3. 基于Function call调用天气API

def run_conv_glm(query,tokenizer, history, model,functions_list=None, functions=None, return_function_call=True):

    """
    能够自动执行外部函数调用的Chat对话模型
    :param messages: 必要参数，输入到Chat模型的messages参数对象
    :param functions_list: 可选参数，默认为None，可以设置为包含全部外部函数的列表对象
    :param model: Chat模型，可选参数，默认模型为chatglm3-6b
    :return：Chat模型输出结果
    """

    # 如果没有外部函数库，则执行普通的对话任务
    if functions_list == None:
        response, history = model.chat(tokenizer, query, history=history)
        final_response = response

    # 若存在外部函数库，则需要灵活选取外部函数并进行回答
    else:
        # 创建调用外部函数的system_message
        system_info = {
            "role": "system",
            "content": "Answer the following questions as best as you can. You have access to the following tools:",
            "tools": functions,
        }

        # 创建外部函数库字典
        available_functions = {func.__name__: func for func in functions_list}
        history=[system_info]

        ## 第一次调用，目的是获取函数信息
        response,history = model.chat(tokenizer, query, history=history)
        # 需要调用外部函数
        function_call = response

        # 获取函数名
        function_name = function_call["name"]

        # 获取函数对象
        fuction_to_call = available_functions[function_name]

        # 获取函数参数
        function_args = function_call['parameters']
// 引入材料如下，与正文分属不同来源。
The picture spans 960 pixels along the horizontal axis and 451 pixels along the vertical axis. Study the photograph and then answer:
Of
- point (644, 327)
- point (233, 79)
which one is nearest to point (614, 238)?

        # 将函数参数输入到函数中，获取函数计算结果
        function_response = fuction_to_call(**function_args)

        ## 第二次调用，带入进去函数
        # role="observation" 表示输入的是工具调用的返回值而不是用户输入
        # role:user,system,assistant,observation
        print(function_response)
        history=[]
        history.append(
                {
                    "role": "observation",#设置观察着角色
                    "name": function_name,
                    "content": function_response,#将函数调用返回的结果再次给到大模型，由模型进行整理后再给出更加易用理解，可读性更强的答案，否则返回的就是天气API直接返回的内容。
                }
        )  
        response, history = model.chat(tokenizer, query, history=history)
        final_response=response

    return final_response,history

4. 函数调用测试

最终，我们进行函数调用测试，查看整个流程的稳定性和准确性。

query = "请帮我查询一下北京的天气"
history=[]
functions_list = [get_weather]
functions=weather_api_spec

response,history = run_conv_glm(query=query,functions=functions,model=model,functions_list=functions_list,history=history,tokenizer=tokenizer)
print(response)

返回结果

{"coord": {"lon": 116.3972, "lat": 39.9075}, "weather": [{"id": 801, "main": "Clouds", "description": "\u6674\uff0c\u5c11\u4e91", "icon": "02d"}], "base": "stations", "main": {"temp": 15.94, "feels_like": 14.09, "temp_min": 15.94, "temp_max": 15.94, "pressure": 1011, "humidity": 19, "sea_level": 1011, "grnd_level": 1005}, "visibility": 10000, "wind": {"speed": 4.98, "deg": 299, "gust": 8.94}, "clouds": {"all": 12}, "dt": 1700634535, "sys": {"type": 1, "id": 9609, "country": "CN", "sunrise": 1700607993, "sunset": 1700643269}, "timezone": 28800, "id": 1816670, "name": "Beijing", "cod": 200}

北京现在的天气是：Clouds，温度为15.94℃，湿度为19%。